Против меня стоял Смирнов в черном бушлате нараспашку, с красной лентой б петличке. По-видимому, он чувствовал себя неловко, волновался, закусывая нижнюю губу.
Стараясь быть как можно спокойнее, я сказал:
— Может быть, я являлся приверженцем старого строя, пока существовала известная система государственного правления. Иначе и не могло быть. Я полагаю, что такими же защитниками были и все собравшиеся здесь, исключая нескольких человек.
Кто-то из толпы сердито воскликнул:
— Ого!
Тут же я услышал другой голос:
— Правильно!
Председатель посмотрел на меня одобрительно, словно был доволен моим ответом, и, обращаясь к команде, спросил:
— Кто выступит обвинителем?
В толпе поднялась рука. Через минуту, протолкавшись вперед, взошел на трибуну матрос, небольшой и худощавый. Лицо его с оттопыренными ушами и маленькими черными глазками напоминало летучую мышь. Встретившись со мною взглядом, он сконфузился и потерял уверенность в себе.
— Говори, Чижиков, — приободрил его председатель.
— Товарищи! — начал он дрожащим голосом, словно сильно прозяб. — Нас всех мытарили. Мы терпели… Вот я и говорю: командир, как есть его высокоблагородие, должен отвечать нам теперь. Пусть пострадает… Товарищи… Его высокоблагородие…
Он запнулся и стоял с растерянным видом, безмолвно шевеля губами.
Кто-то посоветовал ему:
— Иди, браток, сначала закуси, а потом кончишь.
— Не перебивай оратора! — раздался голос из толпы.
— Да он сам замолчал. Голова у него, как худой карман, — все слова растерял.
Чижиков сошел с трибуны, сопровождаемый смехом.
Его сменил машинный квартирмейстер, широкоплечий малый с светлыми козлиными глазами. Заговорил он ровным, спокойным голосом:
— Терпели мы, товарищи, не оттого, что у нас был командиром Виноградов. Напротив, на других кораблях было хуже, чем у нас. Он всячески делал нам поблажки. Нигде так хорошо не кормили команду, как у нас. Правда, все равно мы были бесправными существами. Но это зависело от всего проклятого старого режима, который, как правильно сказал командир, мы сами все поддерживали. Зачем же обвинять тут одного только человека? Мое мнение — оправдать его совсем.
В толпе послышались одобрительные возгласы.
Я облегченно вздохнул, решив, что большинство людей стоит за меня.
После этого против меня выступил вестовой покойного старшего офицера, некий Пяткин. Он был мордаст, с редкими усами, с глазами навыкате. Помню, на все обращения к нему он только и мог отвечать по-казенному: «есть» или «никак нет», как будто у него и не было других слов. Иногда, глядя на кого-нибудь из офицеров, глупо и нагло ухмылялся. Я даже как-то заметил Измайлову:
— Откуда вы такого идиота достали себе?
Старший офицер, усмехнувшись, ответил:
— Что он идиот — я в этом нисколько не сомневаюсь. Но более исполнительного вестового, чем Пяткин, я еще ни одного не имел.

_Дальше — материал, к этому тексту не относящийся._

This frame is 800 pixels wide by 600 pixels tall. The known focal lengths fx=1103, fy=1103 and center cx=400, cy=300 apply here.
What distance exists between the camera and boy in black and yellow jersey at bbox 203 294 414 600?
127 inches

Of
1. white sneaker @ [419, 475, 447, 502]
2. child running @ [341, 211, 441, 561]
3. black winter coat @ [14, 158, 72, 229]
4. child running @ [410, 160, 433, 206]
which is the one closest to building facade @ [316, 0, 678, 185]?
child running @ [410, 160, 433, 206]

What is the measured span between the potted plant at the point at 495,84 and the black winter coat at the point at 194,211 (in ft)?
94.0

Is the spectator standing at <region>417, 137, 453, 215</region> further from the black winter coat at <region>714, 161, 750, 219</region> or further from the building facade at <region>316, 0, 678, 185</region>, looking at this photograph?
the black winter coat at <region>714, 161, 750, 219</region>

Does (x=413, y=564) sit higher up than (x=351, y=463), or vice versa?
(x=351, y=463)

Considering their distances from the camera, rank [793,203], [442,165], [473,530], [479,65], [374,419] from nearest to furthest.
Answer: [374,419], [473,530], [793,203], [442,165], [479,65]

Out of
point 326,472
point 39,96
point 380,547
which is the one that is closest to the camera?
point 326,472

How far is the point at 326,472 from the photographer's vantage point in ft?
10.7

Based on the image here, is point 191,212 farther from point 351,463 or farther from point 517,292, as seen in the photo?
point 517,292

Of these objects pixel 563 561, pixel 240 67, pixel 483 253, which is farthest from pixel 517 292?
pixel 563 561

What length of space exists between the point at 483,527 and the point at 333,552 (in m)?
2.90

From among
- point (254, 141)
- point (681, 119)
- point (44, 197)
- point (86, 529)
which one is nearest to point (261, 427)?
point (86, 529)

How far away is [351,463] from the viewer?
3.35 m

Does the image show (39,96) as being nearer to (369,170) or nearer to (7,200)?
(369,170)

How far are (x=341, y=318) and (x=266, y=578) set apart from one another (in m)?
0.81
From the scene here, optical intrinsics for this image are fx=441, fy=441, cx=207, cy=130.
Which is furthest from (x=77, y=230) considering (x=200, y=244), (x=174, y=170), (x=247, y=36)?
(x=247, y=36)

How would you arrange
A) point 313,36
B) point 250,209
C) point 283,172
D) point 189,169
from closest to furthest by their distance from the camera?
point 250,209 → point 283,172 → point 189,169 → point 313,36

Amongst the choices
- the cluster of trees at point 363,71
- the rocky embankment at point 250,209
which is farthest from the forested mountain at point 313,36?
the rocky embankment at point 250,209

Я даже обрадовался, что не кто другой, а этот именно человек выступил в качестве обвинителя, который, по моему мнению, и трех фраз не может сказать, Но как только он произнес несколько слов, я понял, что ошибся в нем. Он оказался умнее многих других, говорил горячо и убедительно, не запинаясь. Недаром при появлении его забеспокоился и сам председатель, который, как я все больше убеждался, сочувствовал мне.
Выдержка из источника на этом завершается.